The problem – Count the lines in the listing below that contain the string "month", matching case exactly. Reply with the number alone.

Exercise inputs –
Segment Open

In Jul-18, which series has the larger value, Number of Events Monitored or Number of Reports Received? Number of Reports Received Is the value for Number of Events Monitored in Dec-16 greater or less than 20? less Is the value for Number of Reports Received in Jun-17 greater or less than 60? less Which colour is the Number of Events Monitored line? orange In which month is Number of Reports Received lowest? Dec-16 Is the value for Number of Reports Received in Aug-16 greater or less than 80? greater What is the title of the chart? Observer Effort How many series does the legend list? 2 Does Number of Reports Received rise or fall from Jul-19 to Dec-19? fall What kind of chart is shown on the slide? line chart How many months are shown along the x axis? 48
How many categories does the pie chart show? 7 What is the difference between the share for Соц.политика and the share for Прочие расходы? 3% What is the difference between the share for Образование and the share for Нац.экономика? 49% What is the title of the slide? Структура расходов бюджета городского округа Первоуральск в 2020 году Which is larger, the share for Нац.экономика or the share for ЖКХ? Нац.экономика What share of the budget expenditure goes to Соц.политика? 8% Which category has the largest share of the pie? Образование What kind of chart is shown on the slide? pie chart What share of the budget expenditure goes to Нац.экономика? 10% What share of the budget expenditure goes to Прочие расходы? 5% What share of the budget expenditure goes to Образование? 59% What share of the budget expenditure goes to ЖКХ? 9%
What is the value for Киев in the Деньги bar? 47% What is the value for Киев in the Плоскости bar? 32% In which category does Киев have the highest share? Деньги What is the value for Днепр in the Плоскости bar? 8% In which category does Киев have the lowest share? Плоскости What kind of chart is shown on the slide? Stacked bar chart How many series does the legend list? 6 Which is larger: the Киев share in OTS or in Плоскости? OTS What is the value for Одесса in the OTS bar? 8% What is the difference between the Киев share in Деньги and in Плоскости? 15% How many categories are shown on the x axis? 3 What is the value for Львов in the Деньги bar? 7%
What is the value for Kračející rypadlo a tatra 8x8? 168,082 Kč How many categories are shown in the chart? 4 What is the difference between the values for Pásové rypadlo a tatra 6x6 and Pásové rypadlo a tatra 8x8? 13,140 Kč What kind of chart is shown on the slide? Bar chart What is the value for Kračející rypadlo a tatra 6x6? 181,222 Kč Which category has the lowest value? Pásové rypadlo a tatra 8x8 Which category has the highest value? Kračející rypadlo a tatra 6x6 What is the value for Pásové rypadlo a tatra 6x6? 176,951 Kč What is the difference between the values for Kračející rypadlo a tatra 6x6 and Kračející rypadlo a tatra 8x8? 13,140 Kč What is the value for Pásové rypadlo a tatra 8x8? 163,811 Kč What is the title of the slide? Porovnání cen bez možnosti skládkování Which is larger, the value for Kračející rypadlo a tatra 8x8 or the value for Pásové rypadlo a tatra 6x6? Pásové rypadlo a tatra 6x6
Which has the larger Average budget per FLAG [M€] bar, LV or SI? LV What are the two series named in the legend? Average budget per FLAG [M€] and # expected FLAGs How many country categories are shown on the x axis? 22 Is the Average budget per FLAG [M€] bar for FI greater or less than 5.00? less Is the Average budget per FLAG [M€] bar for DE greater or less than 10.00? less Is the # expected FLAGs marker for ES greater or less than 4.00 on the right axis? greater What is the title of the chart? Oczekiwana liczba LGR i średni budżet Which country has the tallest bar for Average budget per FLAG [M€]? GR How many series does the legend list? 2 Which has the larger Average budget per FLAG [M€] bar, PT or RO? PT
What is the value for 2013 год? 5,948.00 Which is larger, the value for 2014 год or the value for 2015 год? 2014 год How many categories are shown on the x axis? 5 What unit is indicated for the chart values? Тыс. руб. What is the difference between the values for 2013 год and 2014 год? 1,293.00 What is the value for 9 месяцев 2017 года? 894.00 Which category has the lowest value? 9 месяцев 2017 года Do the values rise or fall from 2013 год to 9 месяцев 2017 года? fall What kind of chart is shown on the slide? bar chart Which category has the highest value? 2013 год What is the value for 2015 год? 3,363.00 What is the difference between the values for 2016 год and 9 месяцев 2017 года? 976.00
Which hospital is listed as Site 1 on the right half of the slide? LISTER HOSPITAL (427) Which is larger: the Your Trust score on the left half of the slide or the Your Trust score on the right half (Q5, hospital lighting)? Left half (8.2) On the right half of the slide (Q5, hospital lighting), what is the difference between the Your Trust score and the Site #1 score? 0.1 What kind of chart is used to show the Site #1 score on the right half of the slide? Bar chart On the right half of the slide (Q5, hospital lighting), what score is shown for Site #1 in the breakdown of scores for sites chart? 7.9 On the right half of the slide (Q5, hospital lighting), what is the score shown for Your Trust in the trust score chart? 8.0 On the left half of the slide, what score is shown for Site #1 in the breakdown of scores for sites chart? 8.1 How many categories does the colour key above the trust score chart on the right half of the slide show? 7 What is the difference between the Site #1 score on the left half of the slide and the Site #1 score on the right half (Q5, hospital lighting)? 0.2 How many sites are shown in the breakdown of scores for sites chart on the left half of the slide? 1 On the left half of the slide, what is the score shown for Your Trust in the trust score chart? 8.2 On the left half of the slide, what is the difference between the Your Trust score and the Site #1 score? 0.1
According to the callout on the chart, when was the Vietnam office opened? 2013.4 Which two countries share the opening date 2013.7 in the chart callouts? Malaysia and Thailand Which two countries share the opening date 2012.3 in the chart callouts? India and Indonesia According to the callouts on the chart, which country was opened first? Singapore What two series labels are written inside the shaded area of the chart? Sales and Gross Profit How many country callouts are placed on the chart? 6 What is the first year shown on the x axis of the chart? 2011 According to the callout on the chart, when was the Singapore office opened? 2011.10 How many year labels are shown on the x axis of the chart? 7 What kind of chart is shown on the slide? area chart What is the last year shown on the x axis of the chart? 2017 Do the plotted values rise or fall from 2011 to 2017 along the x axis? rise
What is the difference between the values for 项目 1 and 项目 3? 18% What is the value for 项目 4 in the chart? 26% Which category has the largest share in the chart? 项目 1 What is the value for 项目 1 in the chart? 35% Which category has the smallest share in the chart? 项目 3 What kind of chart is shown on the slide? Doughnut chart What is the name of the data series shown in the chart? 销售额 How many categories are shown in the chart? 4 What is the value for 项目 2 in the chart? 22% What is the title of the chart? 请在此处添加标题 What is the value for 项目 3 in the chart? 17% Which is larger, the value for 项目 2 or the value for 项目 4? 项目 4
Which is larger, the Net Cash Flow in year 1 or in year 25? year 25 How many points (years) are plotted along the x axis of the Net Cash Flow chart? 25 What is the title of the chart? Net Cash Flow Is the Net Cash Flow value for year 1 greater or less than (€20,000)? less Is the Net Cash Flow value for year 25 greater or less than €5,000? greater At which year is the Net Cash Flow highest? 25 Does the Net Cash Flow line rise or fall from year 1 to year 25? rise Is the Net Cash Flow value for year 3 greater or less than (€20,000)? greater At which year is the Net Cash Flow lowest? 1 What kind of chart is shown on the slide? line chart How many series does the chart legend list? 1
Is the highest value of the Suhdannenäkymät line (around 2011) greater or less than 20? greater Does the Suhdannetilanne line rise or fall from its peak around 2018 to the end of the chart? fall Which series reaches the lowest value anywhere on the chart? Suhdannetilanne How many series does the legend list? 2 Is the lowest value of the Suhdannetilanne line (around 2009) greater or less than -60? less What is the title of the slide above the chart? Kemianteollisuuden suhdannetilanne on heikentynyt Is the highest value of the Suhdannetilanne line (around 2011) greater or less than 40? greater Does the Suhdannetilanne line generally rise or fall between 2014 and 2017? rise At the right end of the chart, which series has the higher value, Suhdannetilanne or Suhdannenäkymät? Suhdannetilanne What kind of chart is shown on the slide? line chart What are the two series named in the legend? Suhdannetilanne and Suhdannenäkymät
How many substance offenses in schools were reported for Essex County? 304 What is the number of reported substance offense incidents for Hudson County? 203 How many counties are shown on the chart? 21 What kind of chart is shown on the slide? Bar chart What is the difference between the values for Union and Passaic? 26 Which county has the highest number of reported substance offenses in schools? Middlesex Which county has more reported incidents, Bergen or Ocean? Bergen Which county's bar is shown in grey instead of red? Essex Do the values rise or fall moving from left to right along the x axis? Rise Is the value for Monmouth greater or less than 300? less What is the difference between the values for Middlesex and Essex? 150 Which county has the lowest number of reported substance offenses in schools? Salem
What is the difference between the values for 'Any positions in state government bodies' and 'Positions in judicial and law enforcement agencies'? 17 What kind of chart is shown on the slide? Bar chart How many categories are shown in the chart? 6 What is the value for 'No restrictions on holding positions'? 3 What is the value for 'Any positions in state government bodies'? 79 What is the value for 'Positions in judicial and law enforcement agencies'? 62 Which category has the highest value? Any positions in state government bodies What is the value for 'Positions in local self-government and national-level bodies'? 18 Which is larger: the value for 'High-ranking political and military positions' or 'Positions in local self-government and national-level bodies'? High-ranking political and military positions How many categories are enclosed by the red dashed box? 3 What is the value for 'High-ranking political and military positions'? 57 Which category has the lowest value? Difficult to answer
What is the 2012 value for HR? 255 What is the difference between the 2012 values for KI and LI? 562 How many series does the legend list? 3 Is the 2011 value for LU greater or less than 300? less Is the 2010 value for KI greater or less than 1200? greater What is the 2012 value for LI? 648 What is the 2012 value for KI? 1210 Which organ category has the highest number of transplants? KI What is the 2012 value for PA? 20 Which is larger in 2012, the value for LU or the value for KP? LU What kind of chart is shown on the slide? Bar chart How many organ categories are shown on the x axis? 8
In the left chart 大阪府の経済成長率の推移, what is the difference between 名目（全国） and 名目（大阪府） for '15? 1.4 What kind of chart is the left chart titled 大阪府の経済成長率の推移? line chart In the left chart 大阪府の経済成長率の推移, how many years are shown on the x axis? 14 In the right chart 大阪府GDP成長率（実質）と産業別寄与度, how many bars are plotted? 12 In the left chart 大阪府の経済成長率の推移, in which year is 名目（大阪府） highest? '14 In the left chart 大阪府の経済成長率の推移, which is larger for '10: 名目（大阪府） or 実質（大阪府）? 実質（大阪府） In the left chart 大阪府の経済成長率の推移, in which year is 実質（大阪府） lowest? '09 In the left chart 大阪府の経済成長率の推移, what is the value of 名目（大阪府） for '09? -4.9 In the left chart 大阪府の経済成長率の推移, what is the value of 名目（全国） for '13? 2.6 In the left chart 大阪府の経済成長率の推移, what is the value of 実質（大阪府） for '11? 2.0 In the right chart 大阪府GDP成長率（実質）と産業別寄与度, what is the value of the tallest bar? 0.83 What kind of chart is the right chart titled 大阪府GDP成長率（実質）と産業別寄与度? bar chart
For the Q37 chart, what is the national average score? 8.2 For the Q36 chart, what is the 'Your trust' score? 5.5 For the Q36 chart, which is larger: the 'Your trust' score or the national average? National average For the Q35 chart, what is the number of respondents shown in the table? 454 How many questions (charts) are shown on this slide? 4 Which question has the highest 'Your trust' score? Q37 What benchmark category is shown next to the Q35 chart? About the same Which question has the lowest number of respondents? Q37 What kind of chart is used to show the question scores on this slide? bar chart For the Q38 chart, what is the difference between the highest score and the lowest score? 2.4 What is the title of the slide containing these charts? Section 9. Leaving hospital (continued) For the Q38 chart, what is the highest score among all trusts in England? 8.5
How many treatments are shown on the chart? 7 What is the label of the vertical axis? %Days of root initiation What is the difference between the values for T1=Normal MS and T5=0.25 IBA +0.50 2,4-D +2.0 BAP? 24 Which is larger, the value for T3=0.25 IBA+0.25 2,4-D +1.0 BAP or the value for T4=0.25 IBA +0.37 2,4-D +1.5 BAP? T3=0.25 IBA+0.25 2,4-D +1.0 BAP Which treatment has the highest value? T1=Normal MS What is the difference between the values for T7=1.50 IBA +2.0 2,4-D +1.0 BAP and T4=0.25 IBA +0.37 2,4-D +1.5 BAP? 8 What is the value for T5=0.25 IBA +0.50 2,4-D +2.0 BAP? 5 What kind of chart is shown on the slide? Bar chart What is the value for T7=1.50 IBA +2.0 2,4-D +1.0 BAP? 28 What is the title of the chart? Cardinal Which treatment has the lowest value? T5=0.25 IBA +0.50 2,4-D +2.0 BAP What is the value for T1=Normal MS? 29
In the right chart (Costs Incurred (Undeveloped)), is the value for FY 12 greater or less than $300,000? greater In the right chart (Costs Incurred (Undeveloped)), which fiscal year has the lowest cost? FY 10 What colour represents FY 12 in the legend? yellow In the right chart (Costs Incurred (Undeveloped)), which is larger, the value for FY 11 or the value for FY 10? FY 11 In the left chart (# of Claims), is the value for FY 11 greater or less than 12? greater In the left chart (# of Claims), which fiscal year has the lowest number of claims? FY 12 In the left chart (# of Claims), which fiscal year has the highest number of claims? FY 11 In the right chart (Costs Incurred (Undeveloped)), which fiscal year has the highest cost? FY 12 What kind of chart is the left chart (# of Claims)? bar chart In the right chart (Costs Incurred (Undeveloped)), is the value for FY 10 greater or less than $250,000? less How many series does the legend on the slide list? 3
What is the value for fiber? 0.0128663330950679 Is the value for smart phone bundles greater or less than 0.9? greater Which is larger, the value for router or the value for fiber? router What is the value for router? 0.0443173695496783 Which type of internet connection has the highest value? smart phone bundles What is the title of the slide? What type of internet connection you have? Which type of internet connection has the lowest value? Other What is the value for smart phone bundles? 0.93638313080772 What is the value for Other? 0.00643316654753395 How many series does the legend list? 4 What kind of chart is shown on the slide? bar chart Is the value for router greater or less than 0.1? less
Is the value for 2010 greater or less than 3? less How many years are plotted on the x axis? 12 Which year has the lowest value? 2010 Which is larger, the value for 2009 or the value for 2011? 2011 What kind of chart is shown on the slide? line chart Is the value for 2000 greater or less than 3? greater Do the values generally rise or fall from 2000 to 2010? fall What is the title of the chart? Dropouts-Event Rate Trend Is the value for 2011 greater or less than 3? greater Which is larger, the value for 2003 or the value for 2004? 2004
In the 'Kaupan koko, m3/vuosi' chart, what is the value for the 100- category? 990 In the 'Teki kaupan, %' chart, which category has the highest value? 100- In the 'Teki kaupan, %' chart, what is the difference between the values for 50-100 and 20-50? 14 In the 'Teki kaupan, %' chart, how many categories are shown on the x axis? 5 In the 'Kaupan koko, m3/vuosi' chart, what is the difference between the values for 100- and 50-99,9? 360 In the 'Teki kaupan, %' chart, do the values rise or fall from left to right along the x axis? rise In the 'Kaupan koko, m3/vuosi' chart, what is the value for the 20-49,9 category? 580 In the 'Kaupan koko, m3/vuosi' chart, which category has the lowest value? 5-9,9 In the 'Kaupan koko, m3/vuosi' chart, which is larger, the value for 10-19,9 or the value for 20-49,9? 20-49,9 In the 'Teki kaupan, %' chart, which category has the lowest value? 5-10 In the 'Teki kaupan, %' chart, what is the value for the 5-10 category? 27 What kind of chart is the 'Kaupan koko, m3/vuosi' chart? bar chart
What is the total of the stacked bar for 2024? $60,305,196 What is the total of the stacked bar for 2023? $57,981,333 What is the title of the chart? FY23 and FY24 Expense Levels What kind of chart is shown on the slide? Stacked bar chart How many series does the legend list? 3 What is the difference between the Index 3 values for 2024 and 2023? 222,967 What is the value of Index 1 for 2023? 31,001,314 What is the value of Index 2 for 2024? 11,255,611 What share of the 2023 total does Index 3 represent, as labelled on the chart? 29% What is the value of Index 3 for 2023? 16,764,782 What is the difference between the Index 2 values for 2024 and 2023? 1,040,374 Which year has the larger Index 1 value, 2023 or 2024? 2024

Segment Closed

Answer space – 1